Work required
Write out exactly, with no other output, the lines below from the one that contains "What span lies" through the end.

-- START OF Raw data --

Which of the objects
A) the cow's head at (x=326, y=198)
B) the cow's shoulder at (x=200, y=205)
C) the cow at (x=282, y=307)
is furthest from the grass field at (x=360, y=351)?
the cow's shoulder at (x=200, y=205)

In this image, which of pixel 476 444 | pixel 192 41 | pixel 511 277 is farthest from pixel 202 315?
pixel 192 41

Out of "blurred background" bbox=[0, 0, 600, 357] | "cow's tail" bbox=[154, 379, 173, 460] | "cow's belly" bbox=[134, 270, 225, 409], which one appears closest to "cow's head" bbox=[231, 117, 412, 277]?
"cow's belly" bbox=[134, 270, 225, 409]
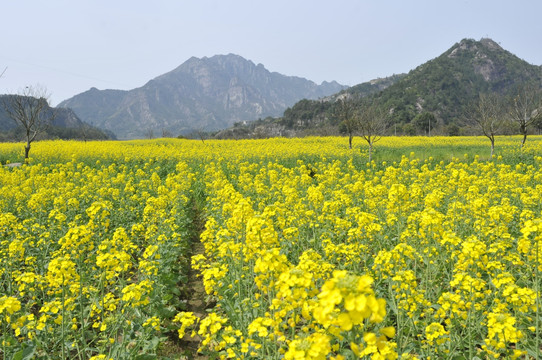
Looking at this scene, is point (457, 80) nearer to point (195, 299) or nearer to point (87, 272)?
point (195, 299)

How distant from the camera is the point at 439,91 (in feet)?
325

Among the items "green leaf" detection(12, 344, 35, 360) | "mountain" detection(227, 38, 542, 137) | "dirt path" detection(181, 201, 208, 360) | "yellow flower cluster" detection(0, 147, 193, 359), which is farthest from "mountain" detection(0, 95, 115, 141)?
"mountain" detection(227, 38, 542, 137)

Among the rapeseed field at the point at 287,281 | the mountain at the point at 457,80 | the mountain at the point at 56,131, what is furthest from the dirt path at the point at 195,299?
the mountain at the point at 457,80

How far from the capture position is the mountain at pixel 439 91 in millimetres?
85131

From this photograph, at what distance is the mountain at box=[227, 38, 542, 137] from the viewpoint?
85131 mm

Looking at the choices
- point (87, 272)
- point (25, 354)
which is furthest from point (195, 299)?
point (25, 354)

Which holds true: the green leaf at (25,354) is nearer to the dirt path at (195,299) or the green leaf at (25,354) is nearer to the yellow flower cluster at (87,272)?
the yellow flower cluster at (87,272)

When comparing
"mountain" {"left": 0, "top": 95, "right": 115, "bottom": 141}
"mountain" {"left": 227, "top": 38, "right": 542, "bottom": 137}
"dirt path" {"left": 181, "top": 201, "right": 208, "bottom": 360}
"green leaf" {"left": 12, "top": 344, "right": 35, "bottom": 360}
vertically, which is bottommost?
"dirt path" {"left": 181, "top": 201, "right": 208, "bottom": 360}

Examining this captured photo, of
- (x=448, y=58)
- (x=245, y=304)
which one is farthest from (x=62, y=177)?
(x=448, y=58)

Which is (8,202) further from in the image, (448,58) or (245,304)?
(448,58)

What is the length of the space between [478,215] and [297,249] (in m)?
3.29

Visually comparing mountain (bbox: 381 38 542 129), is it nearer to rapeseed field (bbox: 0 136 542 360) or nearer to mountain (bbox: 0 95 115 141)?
mountain (bbox: 0 95 115 141)

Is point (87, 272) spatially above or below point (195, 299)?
above

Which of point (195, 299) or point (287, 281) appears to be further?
point (195, 299)
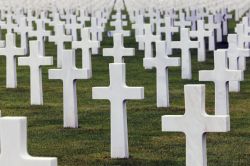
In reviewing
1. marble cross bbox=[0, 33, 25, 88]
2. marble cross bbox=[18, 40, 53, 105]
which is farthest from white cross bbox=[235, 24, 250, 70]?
marble cross bbox=[18, 40, 53, 105]

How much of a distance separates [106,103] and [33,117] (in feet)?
6.15

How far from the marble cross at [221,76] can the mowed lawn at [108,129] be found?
1.07 ft

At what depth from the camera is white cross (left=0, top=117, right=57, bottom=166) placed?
7215mm

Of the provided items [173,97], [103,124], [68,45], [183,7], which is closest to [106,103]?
[173,97]

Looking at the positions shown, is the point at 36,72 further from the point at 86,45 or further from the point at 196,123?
the point at 196,123

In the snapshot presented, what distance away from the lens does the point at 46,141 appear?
502 inches

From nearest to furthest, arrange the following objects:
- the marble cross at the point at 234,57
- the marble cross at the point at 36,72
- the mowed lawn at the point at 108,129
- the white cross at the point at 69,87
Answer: the mowed lawn at the point at 108,129, the white cross at the point at 69,87, the marble cross at the point at 36,72, the marble cross at the point at 234,57

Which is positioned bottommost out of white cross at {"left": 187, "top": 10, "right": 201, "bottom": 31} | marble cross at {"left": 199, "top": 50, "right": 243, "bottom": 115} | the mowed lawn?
the mowed lawn

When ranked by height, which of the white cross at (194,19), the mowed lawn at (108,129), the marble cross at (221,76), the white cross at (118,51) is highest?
the white cross at (194,19)

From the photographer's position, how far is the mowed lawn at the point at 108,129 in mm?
11656

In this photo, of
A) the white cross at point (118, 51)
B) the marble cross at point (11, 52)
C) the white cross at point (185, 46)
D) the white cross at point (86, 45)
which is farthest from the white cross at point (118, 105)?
the white cross at point (185, 46)

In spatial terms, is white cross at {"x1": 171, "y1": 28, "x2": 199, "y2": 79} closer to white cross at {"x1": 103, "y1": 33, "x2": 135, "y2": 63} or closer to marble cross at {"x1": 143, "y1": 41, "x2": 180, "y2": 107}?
white cross at {"x1": 103, "y1": 33, "x2": 135, "y2": 63}

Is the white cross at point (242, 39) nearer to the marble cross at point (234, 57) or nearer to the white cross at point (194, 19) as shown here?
the marble cross at point (234, 57)

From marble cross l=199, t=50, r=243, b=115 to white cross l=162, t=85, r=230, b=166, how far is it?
354 centimetres
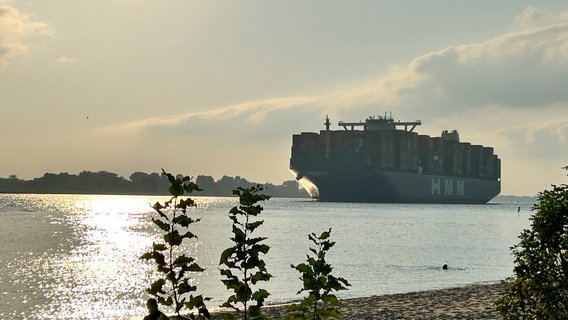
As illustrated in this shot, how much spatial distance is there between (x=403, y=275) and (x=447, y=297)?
1893 cm

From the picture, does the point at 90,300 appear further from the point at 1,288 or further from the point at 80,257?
the point at 80,257

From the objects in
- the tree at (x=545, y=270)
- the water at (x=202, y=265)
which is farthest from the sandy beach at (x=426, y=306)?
the tree at (x=545, y=270)

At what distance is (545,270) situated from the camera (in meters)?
7.15

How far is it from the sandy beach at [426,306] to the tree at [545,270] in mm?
12691

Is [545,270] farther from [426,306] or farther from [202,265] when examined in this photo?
[202,265]

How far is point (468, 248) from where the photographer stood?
7162 cm

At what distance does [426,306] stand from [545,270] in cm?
1760

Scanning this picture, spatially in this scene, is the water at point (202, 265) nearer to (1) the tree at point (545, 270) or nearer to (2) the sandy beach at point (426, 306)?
(2) the sandy beach at point (426, 306)

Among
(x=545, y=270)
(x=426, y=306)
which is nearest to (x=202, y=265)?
(x=426, y=306)

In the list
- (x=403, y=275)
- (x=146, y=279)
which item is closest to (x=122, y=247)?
(x=146, y=279)

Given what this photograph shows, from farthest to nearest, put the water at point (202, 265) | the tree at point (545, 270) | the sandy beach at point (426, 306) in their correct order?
the water at point (202, 265), the sandy beach at point (426, 306), the tree at point (545, 270)

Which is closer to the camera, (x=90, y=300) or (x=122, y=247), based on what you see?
(x=90, y=300)

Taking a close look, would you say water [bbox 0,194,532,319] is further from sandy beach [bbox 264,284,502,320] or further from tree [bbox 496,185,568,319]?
tree [bbox 496,185,568,319]

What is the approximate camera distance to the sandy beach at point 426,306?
70.0 feet
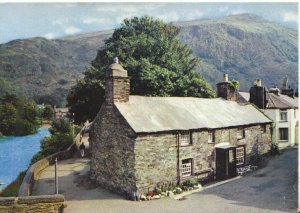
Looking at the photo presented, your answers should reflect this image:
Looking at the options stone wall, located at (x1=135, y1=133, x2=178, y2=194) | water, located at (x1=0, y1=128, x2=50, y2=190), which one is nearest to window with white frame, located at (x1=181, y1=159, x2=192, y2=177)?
stone wall, located at (x1=135, y1=133, x2=178, y2=194)

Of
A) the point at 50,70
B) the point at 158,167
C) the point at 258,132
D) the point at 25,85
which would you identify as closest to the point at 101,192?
the point at 158,167

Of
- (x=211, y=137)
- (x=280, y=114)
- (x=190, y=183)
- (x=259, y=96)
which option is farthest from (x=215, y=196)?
(x=259, y=96)

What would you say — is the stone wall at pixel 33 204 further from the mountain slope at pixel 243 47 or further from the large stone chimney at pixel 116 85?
the mountain slope at pixel 243 47

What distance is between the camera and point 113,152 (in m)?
17.8

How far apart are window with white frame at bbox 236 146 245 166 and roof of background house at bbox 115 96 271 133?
1.70 meters

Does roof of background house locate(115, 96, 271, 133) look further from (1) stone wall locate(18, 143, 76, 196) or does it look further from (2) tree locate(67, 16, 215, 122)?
(1) stone wall locate(18, 143, 76, 196)

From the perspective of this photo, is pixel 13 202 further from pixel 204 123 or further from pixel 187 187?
pixel 204 123

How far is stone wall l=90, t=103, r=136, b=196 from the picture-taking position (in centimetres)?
1648

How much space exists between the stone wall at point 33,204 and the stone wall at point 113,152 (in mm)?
4419

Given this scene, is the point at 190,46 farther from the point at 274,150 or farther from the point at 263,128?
the point at 274,150

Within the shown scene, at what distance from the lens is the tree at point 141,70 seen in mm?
27172

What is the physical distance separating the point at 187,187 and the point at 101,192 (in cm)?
472

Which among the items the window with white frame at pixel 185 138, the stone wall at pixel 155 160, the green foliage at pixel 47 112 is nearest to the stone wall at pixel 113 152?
the stone wall at pixel 155 160

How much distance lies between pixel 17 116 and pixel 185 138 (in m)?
36.8
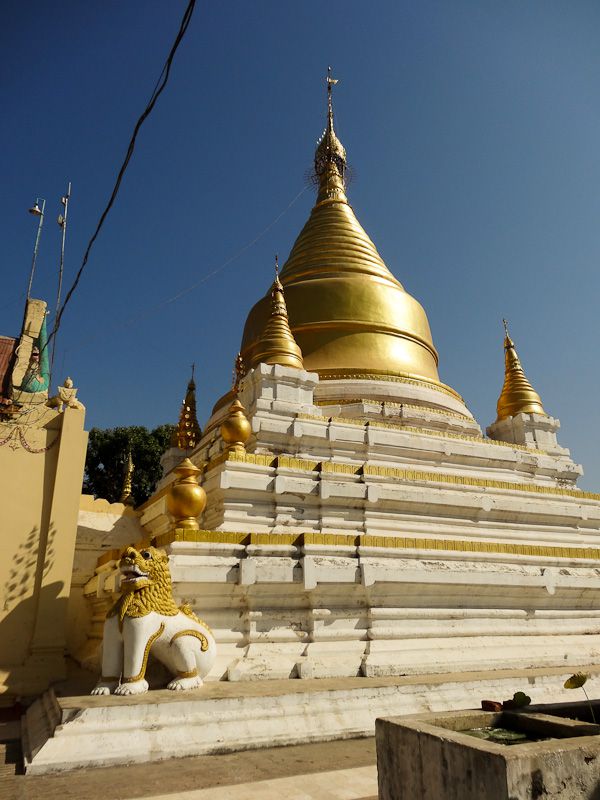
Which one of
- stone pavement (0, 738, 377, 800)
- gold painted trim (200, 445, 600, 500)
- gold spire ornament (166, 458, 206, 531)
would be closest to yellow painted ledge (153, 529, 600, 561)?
gold spire ornament (166, 458, 206, 531)

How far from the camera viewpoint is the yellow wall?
822cm

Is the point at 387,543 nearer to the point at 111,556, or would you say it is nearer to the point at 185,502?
the point at 185,502

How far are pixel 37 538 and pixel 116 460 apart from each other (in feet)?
69.6

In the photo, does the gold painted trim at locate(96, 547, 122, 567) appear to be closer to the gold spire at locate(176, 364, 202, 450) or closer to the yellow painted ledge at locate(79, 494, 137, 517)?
the yellow painted ledge at locate(79, 494, 137, 517)

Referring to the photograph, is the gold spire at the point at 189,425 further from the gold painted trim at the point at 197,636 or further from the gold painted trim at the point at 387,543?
the gold painted trim at the point at 197,636

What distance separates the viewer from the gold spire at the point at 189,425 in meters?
17.1

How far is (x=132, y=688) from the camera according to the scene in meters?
5.61

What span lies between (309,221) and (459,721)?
19874 mm

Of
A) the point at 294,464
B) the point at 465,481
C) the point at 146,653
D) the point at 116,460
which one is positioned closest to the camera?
the point at 146,653

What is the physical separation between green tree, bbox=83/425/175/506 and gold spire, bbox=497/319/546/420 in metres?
18.1

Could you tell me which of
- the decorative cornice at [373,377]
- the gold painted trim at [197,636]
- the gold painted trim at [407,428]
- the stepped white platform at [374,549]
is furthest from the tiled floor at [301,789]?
the decorative cornice at [373,377]

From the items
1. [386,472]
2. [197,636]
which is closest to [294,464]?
[386,472]

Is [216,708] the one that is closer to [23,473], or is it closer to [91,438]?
[23,473]

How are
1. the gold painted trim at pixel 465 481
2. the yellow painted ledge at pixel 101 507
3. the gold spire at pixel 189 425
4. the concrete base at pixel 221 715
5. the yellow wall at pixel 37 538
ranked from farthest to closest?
the gold spire at pixel 189 425
the yellow painted ledge at pixel 101 507
the gold painted trim at pixel 465 481
the yellow wall at pixel 37 538
the concrete base at pixel 221 715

-- END OF Raw data --

Final answer
What span lies between (309,221) and (459,721)?
19874 mm

Of
A) the point at 294,464
B) the point at 465,481
C) the point at 146,653
D) the point at 116,460
which one is positioned closest to the camera?
the point at 146,653

What is the physical separation between green tree, bbox=83/425/175/506 and gold spire, bbox=497/319/546/420 in metres?
18.1

Could you tell me which of
- the decorative cornice at [373,377]
- the gold painted trim at [197,636]
- the gold painted trim at [407,428]
- the stepped white platform at [374,549]
is furthest from the tiled floor at [301,789]?
the decorative cornice at [373,377]

From the items
1. [386,472]
2. [197,636]
which is closest to [294,464]?
[386,472]

Is [216,708] the one that is closer to [23,473], or is it closer to [91,438]?
[23,473]

How are
1. the gold painted trim at pixel 465 481
2. the yellow painted ledge at pixel 101 507
3. the gold spire at pixel 189 425
4. the concrete base at pixel 221 715
5. the yellow wall at pixel 37 538
ranked from farthest to closest?
the gold spire at pixel 189 425
the yellow painted ledge at pixel 101 507
the gold painted trim at pixel 465 481
the yellow wall at pixel 37 538
the concrete base at pixel 221 715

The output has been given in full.